**Given problem A**
In the album review, what is the name of Dickey Betts's second album with Great Southern?
+===+
Album Reviews
What first made Southern rock & roll interesting to Northernets (this Northerner, anyway, but, hey, my great-grandfather was an artillery captain for General Lee, so I'm saving my Confederate money, boys) was not whether Duane Allman was technically the world's best slide guitaristit was that he played with the greatest passion. Lynyrd Skynyrd understood this distinction on a gut level when, in "Sweet Home Alabama," they told Neil Young to stick his nose into somebody else's business.
If Dickey Betts understands this distinction, it is evident only rarely on Atlanta's Burning Down, his second album with Great Southern. The problem is especially troubling on the title track, which Betts sings in the persona of a Georgian soldier who has fought most of the Civil War around Virginia but splits for home because "Jenny" is in Atlanta, to which General Sherman has just set the torch. Your city is in flames, your girlfriend likely has a cannonball in her pancreas, you have just deserted, your cause is finishedso you're going to be a little upset, right? Wrong, if you're Dickey Betts, who sings this song with all the urgency of a man looking back on something sort of sad that happened 114 years ago, rather than as a man struggling home to see if his life is shattered. (The guy isn't even pissed off at the Yankees.)
+===+
**Given problem B**
From the records below, pick out each line that contains the word "located".
+===+
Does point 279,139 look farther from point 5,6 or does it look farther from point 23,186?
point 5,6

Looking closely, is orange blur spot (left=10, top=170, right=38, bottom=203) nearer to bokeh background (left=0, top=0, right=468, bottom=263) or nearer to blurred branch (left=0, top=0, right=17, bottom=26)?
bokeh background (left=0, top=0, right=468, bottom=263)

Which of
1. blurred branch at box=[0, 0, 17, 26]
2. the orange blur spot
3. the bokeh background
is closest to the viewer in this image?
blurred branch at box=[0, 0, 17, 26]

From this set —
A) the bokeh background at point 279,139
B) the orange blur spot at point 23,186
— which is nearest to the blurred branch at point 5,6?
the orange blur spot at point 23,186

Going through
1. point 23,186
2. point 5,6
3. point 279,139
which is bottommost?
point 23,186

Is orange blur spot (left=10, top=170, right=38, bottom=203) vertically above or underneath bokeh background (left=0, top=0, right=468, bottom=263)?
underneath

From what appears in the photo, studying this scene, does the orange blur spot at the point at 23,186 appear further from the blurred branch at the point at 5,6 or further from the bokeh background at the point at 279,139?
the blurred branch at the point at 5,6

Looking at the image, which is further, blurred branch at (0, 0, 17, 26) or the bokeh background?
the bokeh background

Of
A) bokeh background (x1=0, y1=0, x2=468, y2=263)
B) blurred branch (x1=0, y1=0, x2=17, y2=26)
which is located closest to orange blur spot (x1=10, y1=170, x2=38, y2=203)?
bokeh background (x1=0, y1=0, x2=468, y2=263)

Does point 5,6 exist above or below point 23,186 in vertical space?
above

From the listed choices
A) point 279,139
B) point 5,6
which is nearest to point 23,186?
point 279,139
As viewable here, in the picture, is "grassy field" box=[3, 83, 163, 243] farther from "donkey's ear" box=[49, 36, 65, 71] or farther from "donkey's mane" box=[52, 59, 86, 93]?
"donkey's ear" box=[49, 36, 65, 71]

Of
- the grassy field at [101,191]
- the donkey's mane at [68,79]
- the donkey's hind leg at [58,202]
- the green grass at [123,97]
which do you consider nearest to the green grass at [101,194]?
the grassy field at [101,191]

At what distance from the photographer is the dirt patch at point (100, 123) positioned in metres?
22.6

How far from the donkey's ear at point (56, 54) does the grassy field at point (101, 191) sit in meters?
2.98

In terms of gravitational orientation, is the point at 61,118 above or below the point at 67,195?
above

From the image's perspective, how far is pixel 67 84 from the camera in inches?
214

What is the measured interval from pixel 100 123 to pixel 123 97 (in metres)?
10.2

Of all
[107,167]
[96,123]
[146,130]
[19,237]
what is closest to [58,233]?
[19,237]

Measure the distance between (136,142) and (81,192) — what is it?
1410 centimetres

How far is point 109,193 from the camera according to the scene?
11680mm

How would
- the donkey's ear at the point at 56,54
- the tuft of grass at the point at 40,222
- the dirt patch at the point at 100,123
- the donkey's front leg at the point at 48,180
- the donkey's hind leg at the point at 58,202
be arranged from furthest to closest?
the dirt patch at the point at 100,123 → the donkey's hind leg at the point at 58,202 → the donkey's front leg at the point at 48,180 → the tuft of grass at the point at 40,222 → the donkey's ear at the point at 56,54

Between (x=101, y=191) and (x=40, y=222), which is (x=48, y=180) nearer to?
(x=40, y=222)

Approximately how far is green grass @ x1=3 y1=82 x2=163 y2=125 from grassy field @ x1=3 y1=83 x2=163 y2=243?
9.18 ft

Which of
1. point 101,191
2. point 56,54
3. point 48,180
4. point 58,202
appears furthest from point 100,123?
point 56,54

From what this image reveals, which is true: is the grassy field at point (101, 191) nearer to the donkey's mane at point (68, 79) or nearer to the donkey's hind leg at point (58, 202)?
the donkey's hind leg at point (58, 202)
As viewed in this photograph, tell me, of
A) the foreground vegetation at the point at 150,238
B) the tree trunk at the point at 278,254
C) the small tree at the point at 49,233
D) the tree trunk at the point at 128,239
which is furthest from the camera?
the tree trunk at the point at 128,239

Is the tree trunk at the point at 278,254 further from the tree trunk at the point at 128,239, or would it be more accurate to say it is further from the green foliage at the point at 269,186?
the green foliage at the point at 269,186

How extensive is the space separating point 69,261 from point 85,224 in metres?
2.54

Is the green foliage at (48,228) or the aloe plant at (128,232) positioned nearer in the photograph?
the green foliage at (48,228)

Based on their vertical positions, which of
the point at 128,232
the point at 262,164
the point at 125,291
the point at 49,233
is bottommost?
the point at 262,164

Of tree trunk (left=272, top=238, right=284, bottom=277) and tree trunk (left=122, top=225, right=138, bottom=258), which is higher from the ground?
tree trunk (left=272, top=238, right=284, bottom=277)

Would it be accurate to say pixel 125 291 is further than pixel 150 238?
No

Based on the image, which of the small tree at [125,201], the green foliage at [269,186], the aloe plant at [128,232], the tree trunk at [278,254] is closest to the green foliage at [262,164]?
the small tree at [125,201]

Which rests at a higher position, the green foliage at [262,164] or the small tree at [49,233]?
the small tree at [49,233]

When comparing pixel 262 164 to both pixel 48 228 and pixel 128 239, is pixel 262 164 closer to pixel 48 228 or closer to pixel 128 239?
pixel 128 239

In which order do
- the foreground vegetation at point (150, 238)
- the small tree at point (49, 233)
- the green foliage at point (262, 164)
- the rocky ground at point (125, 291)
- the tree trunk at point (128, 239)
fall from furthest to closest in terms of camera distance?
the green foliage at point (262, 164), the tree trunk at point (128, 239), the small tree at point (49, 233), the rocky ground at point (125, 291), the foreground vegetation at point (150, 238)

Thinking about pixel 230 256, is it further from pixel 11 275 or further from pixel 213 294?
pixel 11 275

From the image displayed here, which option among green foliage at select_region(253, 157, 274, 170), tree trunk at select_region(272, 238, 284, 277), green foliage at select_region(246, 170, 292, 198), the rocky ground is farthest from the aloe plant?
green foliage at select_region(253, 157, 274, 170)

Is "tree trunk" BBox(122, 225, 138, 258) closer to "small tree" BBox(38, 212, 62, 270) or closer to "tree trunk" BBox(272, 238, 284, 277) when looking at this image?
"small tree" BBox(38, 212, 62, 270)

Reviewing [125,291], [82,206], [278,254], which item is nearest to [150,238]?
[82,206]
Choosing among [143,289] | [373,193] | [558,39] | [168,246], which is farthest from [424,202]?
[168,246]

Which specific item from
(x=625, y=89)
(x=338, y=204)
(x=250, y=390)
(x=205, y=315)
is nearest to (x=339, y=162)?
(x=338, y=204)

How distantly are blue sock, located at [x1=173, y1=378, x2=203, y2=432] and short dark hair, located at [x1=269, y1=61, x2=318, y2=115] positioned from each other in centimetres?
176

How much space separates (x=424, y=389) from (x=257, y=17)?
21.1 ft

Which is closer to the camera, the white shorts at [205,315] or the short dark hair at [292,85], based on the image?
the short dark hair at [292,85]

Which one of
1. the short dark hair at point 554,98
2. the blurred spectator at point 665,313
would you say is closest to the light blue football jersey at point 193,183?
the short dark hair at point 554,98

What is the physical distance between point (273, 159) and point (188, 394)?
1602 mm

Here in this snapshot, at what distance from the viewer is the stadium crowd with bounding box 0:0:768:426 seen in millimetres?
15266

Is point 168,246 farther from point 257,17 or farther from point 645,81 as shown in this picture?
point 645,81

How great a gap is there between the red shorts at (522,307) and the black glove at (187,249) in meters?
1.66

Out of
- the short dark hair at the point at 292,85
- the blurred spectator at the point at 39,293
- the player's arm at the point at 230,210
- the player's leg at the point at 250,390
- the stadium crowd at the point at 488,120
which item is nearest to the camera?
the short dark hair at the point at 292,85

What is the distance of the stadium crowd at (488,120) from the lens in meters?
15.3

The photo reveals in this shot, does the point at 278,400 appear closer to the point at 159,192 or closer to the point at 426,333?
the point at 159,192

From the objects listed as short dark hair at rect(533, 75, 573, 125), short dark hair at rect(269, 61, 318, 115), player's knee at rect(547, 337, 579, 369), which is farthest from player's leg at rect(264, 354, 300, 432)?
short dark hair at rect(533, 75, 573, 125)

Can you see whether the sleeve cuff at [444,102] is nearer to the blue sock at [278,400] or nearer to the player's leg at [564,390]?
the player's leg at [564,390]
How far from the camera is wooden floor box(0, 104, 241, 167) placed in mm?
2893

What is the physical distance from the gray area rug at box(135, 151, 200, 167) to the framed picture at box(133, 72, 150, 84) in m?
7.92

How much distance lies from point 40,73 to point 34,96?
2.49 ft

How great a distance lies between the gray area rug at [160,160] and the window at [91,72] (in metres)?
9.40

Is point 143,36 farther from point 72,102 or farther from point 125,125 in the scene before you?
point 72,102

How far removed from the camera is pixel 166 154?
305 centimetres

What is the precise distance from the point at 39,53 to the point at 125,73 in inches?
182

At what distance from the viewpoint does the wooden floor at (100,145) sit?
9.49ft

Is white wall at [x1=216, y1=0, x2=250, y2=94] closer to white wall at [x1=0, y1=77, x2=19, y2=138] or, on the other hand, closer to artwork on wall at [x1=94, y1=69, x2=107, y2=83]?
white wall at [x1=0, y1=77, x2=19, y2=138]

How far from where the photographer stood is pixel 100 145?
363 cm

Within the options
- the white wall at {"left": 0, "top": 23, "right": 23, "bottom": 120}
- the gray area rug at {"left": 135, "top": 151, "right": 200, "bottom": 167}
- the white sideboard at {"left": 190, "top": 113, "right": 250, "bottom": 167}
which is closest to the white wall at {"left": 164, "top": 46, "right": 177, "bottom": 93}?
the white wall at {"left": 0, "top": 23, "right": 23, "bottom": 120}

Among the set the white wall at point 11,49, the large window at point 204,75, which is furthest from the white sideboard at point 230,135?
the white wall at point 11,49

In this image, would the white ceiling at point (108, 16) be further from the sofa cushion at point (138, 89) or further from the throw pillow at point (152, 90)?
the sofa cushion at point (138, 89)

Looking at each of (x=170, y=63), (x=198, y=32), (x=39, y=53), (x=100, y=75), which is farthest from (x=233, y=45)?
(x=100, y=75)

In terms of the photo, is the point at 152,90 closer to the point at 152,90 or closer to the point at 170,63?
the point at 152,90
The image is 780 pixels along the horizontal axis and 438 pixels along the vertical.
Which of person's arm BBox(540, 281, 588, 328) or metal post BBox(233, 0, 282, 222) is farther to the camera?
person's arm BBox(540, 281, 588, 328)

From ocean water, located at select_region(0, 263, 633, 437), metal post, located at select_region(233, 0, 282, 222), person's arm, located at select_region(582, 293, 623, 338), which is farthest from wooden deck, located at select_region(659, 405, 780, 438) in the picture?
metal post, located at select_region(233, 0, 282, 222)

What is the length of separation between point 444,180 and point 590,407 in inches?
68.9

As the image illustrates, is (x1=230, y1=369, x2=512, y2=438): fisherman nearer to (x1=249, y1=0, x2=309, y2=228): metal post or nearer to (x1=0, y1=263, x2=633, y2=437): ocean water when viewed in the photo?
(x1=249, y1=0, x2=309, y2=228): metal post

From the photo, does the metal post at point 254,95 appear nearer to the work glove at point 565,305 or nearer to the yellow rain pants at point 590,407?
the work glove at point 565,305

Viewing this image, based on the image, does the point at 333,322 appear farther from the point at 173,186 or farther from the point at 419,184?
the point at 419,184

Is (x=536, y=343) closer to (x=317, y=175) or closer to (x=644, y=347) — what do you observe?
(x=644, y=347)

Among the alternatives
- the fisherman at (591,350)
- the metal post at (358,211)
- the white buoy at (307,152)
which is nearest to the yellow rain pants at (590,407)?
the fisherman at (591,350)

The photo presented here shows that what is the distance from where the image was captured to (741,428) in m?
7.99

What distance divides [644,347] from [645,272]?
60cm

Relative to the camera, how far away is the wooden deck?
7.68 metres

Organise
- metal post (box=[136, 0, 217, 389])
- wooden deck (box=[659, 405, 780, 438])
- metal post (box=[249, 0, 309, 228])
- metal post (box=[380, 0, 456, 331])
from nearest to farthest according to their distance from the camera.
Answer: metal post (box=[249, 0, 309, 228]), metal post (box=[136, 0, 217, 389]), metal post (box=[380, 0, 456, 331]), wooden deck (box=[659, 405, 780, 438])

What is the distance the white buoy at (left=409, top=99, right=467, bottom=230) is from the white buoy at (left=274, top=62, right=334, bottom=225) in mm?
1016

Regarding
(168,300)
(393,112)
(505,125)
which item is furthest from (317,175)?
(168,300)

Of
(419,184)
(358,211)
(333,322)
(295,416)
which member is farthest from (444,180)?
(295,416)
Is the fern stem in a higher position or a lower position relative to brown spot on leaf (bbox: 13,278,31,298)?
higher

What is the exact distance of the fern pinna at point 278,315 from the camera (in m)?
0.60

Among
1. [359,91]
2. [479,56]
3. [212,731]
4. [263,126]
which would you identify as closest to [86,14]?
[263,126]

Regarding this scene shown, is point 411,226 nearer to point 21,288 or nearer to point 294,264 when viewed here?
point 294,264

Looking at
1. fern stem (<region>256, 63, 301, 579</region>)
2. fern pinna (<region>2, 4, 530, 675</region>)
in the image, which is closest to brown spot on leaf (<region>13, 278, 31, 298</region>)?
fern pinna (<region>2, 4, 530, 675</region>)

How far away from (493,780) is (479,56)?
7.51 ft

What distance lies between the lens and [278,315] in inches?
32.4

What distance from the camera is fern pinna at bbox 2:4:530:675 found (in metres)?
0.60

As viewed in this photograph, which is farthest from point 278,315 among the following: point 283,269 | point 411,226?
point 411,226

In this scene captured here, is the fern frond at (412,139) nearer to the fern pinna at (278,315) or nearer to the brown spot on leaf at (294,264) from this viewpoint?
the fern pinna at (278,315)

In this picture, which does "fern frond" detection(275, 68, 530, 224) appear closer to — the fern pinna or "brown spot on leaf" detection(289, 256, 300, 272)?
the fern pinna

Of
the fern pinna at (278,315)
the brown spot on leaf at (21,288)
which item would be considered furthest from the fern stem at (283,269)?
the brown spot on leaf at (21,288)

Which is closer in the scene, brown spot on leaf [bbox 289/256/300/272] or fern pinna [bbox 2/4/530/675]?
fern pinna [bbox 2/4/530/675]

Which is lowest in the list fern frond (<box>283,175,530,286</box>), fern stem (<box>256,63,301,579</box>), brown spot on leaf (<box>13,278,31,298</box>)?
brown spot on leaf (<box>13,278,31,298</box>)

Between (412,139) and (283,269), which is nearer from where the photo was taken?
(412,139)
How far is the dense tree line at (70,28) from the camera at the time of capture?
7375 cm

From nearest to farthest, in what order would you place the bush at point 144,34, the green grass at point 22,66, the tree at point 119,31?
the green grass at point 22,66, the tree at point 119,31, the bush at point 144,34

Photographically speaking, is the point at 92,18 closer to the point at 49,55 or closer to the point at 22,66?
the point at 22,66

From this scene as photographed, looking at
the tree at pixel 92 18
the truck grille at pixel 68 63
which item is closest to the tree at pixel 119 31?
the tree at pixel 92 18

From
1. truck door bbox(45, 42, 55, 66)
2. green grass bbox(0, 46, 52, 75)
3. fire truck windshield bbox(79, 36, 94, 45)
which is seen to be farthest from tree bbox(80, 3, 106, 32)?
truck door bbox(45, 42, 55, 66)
+===+
**Expected answer A**
Atlanta's Burning Down

**Expected answer B**
which is located closest to orange blur spot (x1=10, y1=170, x2=38, y2=203)?
How distantly are blue sock, located at [x1=173, y1=378, x2=203, y2=432] and short dark hair, located at [x1=269, y1=61, x2=318, y2=115] positioned from each other in centimetres?
From ocean water, located at select_region(0, 263, 633, 437), metal post, located at select_region(233, 0, 282, 222), person's arm, located at select_region(582, 293, 623, 338), which is farthest from wooden deck, located at select_region(659, 405, 780, 438) in the picture?
metal post, located at select_region(233, 0, 282, 222)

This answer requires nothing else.